NEW YORK - The Federal Reserve's ongoing efforts to shrink its balance sheet may end earlier than once thought, even as the U.S. central bank charts a more aggressive path of interest rate rises.

Fed watchers reckon it will most likely have to stop in some form its current shedding of Treasury bonds and mortgage-backed securities (MBS) next year due to rising shortfalls of financial sector liquidity that may already be happening. Such shortfalls could threaten the central bank's control over its overnight interest rate target, which is why it may have to react.

When it comes to officials' comments on the balance sheet outlook, "it seems like they're oddly silent about this whole thing at the moment," said Derek Tang, economist with forecasting firm LH Meyer. He believes the Fed will start seeing signs of liquidity issues in the spring of 2023 and take action by June to start throttling the drawdown of its holdings.

Joseph Wang, chief investment officer at Monetary Macro, believes a process most refer to as quantitative tightening, or QT, will be changed in the third quarter of 2023. The shift, when it comes, "could be due to deteriorating Treasury market liquidity or continued decline in bank reserves," he said.

Analysts at investment bank Nomura see the Fed ending the balance sheet run-off in September of next year. A New York survey conducted ahead of the November policy meeting found major banks are predicting the run-off to end in the final quarter of next year.

Goldman Sachs, however, forecasts the run-off will likely spill into late 2024 or even 2025 before the Fed changes gear, highlighting the uncertainty that still haunts this part of the central bank outlook.

The Fed has been shrinking its holdings of bonds since the summer as part of its broader effort to increase the cost of borrowing to help slow the economy and bring inflation down from the highest levels seen since the 1980s. While officials haven't given an end date for this process, economists have assumed officials expected it to last for around a couple of years.

The main thrust of that effort rests on lifting short-term interest rates, which the Fed did again last week when it raised its overnight target rate range by half a percentage point to between 4.25% and 4.50%. It also penciled in a higher stopping point for that rate, at 5.1%, than it did at its September policy meeting.

The balance sheet drawdown, meanwhile, has been designed to run more or less on autopilot, in the background.

NO RETURN TO PRE-PANDEMIC BALANCE SHEET

Over the last decade and a half, the Fed has used its balance sheet twice as a tool of monetary policy to add or remove stimulus from the economy. The last major round of expansion kicked off in March 2020, at the outset of the coronavirus pandemic.

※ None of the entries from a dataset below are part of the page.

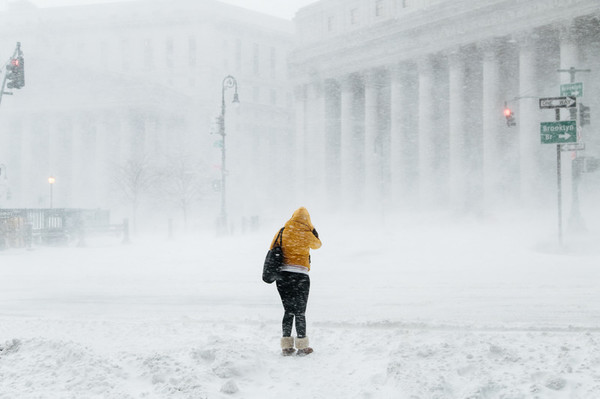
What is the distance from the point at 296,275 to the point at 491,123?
121 ft

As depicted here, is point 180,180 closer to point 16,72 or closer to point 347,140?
point 347,140

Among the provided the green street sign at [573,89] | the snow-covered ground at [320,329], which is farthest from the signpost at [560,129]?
the snow-covered ground at [320,329]

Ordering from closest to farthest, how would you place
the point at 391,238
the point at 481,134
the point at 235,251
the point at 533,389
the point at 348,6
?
the point at 533,389 → the point at 235,251 → the point at 391,238 → the point at 481,134 → the point at 348,6

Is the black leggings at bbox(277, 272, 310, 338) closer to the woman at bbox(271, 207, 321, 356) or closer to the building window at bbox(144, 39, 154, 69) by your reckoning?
the woman at bbox(271, 207, 321, 356)

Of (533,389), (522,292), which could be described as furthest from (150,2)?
(533,389)

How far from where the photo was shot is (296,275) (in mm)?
7754

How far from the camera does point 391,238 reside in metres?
29.6

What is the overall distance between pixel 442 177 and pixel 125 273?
113 feet

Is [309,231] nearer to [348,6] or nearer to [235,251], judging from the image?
[235,251]

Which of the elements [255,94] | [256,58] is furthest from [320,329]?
[256,58]

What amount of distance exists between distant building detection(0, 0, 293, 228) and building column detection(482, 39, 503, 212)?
1810 cm

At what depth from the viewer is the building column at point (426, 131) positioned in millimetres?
46688

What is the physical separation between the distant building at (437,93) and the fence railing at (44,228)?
20211mm

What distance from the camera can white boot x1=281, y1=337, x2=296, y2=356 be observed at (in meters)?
7.80
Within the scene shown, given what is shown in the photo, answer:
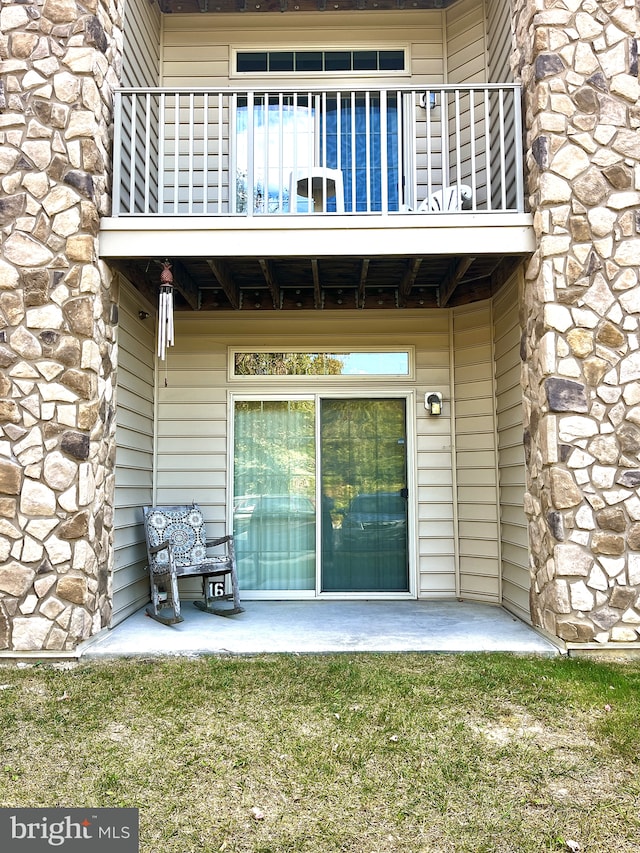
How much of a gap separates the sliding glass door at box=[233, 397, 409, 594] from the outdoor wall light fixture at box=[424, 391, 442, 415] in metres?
0.22

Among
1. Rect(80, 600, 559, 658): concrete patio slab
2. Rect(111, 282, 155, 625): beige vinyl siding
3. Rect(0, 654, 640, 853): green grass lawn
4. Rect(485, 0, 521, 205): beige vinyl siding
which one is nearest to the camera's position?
Rect(0, 654, 640, 853): green grass lawn

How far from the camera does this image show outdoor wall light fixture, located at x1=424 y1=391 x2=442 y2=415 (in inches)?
208

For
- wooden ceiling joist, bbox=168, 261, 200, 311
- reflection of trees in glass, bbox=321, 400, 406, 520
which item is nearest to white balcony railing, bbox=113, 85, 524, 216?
wooden ceiling joist, bbox=168, 261, 200, 311

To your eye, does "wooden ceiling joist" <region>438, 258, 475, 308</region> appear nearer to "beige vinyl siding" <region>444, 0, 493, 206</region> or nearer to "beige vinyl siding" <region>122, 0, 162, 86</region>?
"beige vinyl siding" <region>444, 0, 493, 206</region>

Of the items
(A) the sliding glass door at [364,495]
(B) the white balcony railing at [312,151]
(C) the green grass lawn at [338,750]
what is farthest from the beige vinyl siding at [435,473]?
(C) the green grass lawn at [338,750]

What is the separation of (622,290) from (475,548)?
2440mm

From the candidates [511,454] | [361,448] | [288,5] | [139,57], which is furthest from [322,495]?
[288,5]

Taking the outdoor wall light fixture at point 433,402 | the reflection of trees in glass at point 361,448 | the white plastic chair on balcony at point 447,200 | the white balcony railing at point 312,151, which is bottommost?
the reflection of trees in glass at point 361,448

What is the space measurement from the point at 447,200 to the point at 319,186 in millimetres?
1137

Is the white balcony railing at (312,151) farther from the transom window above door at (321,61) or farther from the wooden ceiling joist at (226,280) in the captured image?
the wooden ceiling joist at (226,280)

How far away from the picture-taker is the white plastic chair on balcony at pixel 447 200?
425cm

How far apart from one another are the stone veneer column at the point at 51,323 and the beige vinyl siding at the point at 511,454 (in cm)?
296

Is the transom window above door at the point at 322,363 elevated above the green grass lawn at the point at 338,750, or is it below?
above

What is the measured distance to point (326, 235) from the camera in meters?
4.05
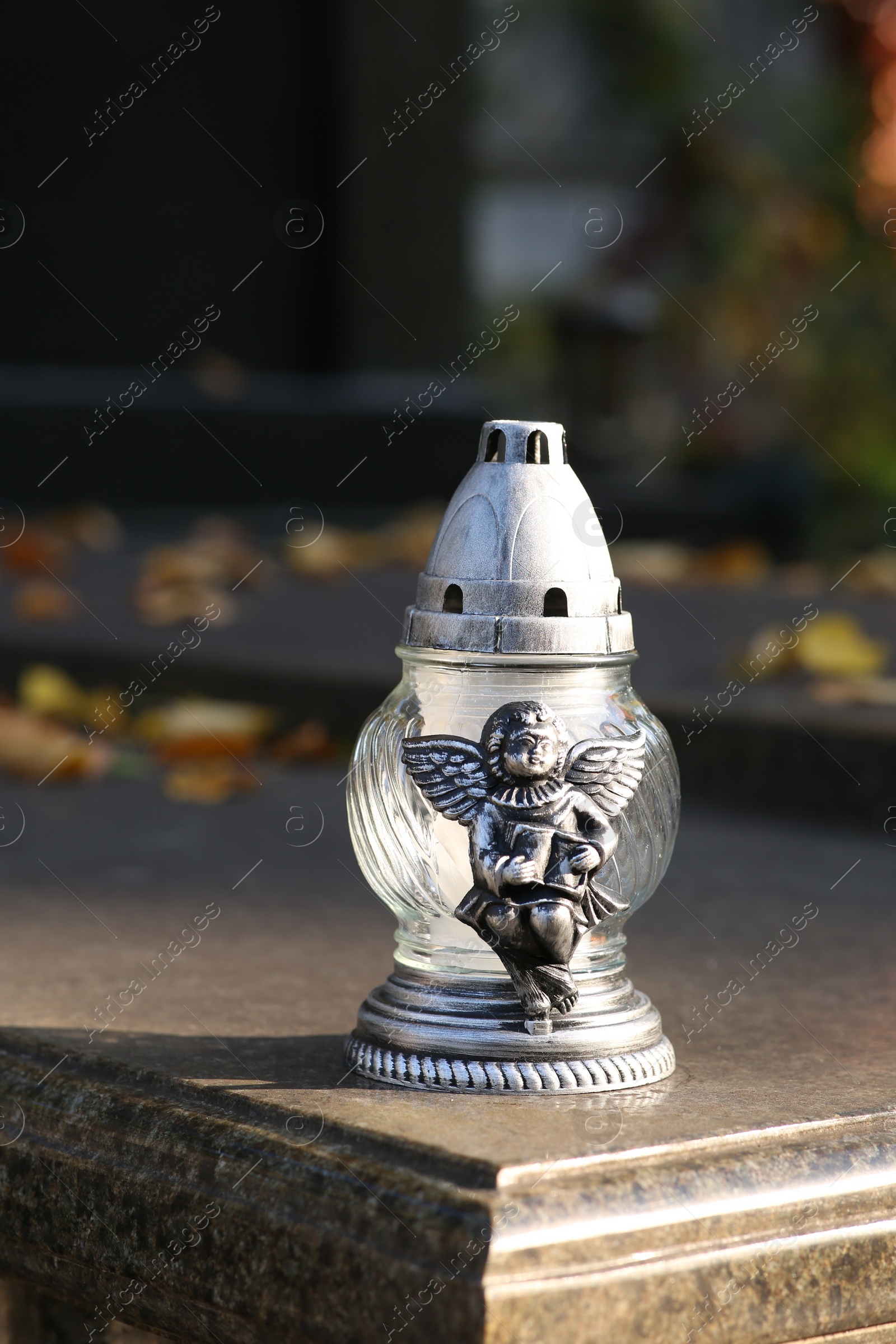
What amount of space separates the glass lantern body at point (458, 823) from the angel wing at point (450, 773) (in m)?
0.04

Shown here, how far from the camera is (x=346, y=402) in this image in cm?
727

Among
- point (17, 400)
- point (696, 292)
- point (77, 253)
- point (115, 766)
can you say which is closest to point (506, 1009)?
point (115, 766)

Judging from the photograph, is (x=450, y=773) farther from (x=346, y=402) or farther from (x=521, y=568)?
(x=346, y=402)

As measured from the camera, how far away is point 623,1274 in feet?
3.90

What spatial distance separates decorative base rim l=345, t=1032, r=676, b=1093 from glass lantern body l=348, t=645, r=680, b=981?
74 mm

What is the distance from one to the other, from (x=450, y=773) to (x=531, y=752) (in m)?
0.08

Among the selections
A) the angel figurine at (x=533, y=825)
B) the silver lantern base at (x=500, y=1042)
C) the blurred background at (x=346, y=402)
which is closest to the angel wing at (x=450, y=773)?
the angel figurine at (x=533, y=825)

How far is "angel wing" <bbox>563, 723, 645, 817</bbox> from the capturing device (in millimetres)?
1419

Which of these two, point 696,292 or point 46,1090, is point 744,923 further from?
point 696,292

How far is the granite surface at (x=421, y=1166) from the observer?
1.19 m

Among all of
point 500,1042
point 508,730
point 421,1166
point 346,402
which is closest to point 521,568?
point 508,730

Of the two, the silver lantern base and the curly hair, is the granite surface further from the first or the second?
the curly hair

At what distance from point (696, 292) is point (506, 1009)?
12.4m

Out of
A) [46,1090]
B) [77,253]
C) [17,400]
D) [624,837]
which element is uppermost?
[77,253]
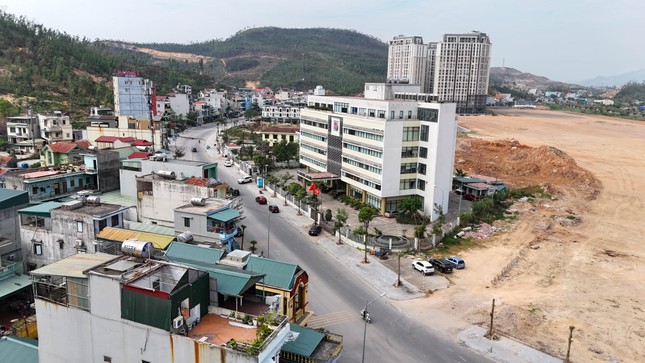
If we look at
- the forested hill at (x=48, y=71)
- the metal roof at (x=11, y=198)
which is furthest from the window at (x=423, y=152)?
the forested hill at (x=48, y=71)

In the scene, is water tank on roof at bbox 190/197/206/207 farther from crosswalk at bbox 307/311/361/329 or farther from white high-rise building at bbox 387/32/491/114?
white high-rise building at bbox 387/32/491/114

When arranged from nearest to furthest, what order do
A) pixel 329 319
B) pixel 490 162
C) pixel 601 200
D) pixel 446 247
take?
pixel 329 319, pixel 446 247, pixel 601 200, pixel 490 162

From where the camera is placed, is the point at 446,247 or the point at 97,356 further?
the point at 446,247

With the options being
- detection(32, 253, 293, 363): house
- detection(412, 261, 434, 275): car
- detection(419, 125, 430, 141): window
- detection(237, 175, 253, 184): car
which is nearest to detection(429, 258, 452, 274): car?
detection(412, 261, 434, 275): car

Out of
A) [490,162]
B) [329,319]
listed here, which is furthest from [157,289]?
[490,162]

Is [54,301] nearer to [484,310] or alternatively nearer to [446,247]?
[484,310]

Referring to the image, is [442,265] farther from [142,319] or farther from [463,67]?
[463,67]

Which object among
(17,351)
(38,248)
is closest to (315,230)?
(38,248)
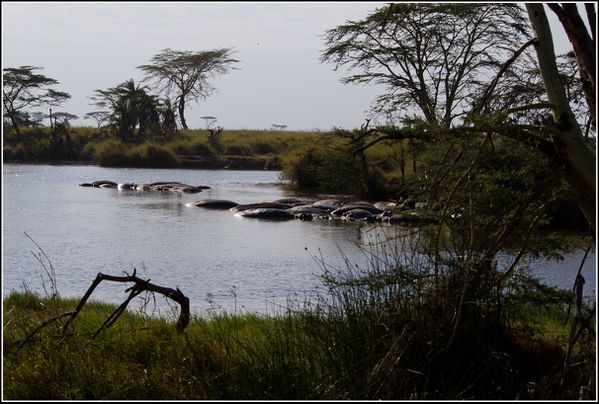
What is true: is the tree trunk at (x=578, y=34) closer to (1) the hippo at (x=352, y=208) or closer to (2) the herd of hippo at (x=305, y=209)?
(2) the herd of hippo at (x=305, y=209)

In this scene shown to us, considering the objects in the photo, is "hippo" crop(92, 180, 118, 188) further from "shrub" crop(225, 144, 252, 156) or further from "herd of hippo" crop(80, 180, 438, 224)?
"shrub" crop(225, 144, 252, 156)

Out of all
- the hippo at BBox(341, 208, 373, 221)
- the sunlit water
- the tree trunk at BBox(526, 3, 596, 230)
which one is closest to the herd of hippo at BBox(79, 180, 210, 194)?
the sunlit water

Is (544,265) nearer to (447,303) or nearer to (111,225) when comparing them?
(447,303)

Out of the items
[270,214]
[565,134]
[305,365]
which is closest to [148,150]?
[270,214]

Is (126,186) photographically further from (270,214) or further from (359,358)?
(359,358)

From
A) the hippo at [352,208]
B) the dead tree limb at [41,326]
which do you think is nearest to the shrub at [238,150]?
the hippo at [352,208]

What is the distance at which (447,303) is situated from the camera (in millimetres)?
4988

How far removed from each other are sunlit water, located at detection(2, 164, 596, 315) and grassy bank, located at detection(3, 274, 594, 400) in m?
0.55

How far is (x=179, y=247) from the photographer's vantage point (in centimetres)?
1478

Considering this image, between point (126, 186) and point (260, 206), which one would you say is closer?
point (260, 206)

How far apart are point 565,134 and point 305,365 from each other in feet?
6.06

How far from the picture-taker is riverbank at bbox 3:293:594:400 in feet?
15.8

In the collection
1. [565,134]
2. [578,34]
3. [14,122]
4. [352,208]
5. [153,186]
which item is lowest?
[352,208]

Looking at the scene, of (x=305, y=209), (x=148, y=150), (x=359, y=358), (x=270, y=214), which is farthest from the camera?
(x=148, y=150)
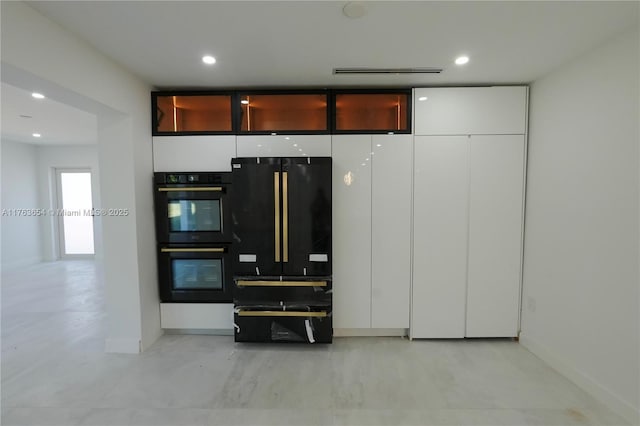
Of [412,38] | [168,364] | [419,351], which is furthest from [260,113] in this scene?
[419,351]

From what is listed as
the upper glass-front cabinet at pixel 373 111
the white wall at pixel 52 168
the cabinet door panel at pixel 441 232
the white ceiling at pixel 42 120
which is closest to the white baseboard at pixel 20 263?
the white wall at pixel 52 168

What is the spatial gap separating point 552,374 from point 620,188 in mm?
1647

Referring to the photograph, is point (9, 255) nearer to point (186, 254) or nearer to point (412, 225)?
point (186, 254)

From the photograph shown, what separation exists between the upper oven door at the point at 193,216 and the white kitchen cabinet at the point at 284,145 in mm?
469

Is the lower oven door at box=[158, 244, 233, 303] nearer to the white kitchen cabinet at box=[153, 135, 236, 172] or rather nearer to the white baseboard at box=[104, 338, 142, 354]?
the white baseboard at box=[104, 338, 142, 354]

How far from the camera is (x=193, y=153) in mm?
2896

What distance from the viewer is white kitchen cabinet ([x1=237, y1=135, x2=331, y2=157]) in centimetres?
284

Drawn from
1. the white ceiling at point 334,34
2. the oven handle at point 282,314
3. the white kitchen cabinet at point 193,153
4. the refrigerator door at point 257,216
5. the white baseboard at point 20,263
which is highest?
the white ceiling at point 334,34

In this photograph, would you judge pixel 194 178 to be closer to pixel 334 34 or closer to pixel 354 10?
pixel 334 34

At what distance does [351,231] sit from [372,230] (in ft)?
0.72

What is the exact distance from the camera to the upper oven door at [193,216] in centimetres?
287

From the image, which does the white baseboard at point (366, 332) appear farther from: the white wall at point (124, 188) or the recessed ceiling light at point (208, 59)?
the recessed ceiling light at point (208, 59)

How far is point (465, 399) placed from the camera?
2.08m

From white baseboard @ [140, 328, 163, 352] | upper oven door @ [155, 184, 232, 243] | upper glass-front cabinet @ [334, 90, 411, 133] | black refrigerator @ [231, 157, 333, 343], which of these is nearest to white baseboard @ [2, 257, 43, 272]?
white baseboard @ [140, 328, 163, 352]
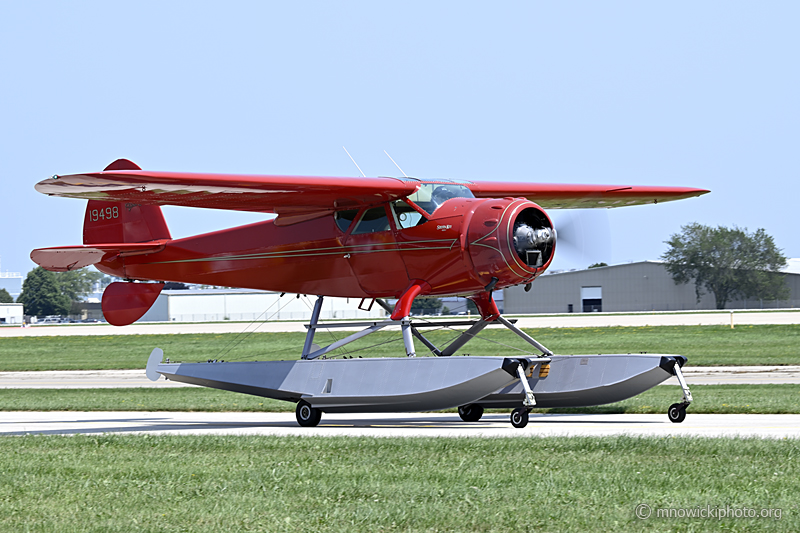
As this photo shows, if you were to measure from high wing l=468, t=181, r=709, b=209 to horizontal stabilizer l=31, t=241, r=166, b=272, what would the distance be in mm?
6218

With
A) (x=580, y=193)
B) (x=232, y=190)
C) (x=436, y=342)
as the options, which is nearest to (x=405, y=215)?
(x=232, y=190)

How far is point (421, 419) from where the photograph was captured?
49.0 feet

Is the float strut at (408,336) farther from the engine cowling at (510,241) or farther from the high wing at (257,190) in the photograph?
the high wing at (257,190)

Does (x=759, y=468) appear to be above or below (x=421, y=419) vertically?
above

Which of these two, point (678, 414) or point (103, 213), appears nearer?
point (678, 414)

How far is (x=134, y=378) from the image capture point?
89.5 ft

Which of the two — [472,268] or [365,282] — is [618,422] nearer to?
[472,268]

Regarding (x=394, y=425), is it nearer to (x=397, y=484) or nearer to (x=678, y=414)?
(x=678, y=414)

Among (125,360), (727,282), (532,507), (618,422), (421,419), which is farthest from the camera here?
(727,282)

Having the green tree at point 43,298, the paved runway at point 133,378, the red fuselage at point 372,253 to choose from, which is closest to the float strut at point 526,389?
the red fuselage at point 372,253

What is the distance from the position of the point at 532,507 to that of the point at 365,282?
8.07 meters

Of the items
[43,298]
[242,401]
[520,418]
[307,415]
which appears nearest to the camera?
[520,418]

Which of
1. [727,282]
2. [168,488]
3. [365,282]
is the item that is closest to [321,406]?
[365,282]

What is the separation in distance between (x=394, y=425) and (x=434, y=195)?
3592 mm
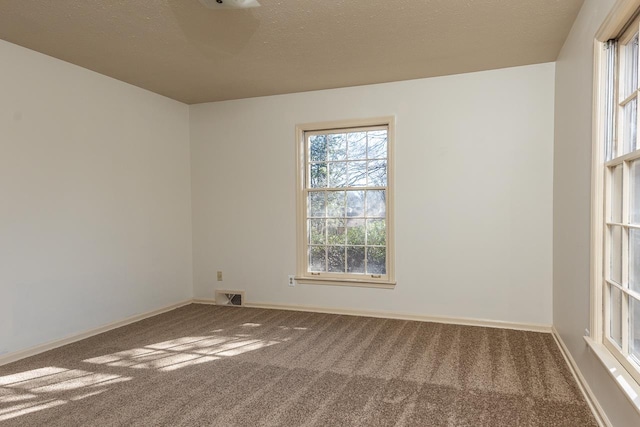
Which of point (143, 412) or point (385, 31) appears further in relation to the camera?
point (385, 31)

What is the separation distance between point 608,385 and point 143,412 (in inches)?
98.7

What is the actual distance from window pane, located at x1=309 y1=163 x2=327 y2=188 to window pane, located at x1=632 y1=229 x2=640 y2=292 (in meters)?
3.14

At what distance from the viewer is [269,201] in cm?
480

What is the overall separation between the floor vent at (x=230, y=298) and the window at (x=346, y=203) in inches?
32.7

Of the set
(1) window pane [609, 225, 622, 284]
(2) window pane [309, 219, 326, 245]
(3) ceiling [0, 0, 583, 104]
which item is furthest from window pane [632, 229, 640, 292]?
(2) window pane [309, 219, 326, 245]

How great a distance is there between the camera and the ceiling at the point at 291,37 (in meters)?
2.68

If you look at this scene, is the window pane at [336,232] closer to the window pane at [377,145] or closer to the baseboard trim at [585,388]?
the window pane at [377,145]

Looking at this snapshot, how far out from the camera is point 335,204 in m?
4.62

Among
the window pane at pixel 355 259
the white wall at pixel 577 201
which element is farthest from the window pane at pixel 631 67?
the window pane at pixel 355 259

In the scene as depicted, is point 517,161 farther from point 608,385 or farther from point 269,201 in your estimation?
point 269,201

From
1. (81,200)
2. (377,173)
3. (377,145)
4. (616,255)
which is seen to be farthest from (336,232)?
(616,255)

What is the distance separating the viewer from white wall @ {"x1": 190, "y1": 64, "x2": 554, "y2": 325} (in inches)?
150

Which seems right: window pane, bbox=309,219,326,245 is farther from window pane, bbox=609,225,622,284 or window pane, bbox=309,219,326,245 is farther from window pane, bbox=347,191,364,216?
window pane, bbox=609,225,622,284

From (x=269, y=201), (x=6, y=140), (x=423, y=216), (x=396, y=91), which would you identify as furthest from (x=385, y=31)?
(x=6, y=140)
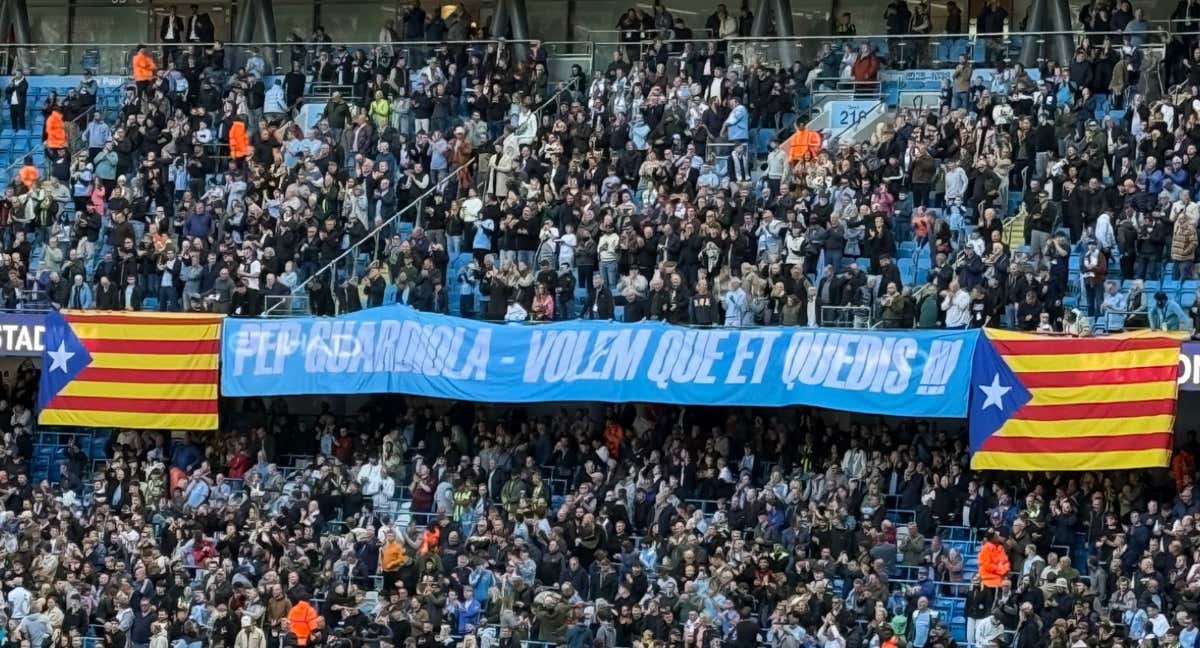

From the spring of that year, the Fed moved its holdings from $4.2 trillion to a peak of just shy of $9 trillion by April of this year, fueled by aggressive purchases of Treasury and mortgage bonds. The Fed began to raise rates in March and it started in June to allow a set number of bonds it owned to mature and not be replaced.

This process swung into full gear in September when the Fed said it would permit up to $60 billion a month in Treasury debt and $35 billion per month in MBS to fall off its balance sheet. As of Dec. 14, Fed holdings stood at about $8.6 trillion.

Nomura said the U.S. central bank will likely get its balance sheet down to around $7 trillion, well above the pre-pandemic level. Among analysts, there's considerable debate about exactly how it might go about ending the drawdown.

Reductions in the Fed balance sheet withdraw bank reserves from the system, in a regime that's dominated by many moving parts, swirling around each other unpredictably. But even with all that, a dearth of reserves makes short-term rates unstable, which means the Fed can't reliably set its policy rate target.

It's something the Fed faced in September 2019, when it was in its latest chapter of balance sheet contraction. At that time, it unexpectedly hit a shortage of reserves, unmooring the federal funds rate and forcing the central bank to start adding liquidity back into the system.

The Fed does not want a repeat of that experience and, as such, it is unlikely to test how far it can run down reserves.

On Nov. 30, Fed Chair Jerome Powell said he didn't believe the banking system was running short on reserves, but he also suggested the central bank will manage its holdings in a way that could cause the drawdown to end sooner than once expected.

"Demand for reserves, it's not stable, it can move up and down very substantially. So we want to stop at a place that's safe," he said. "It's really a public benefit to have plenty of reserves, plenty of liquidity in the markets and in the banking system, in the financial system generally."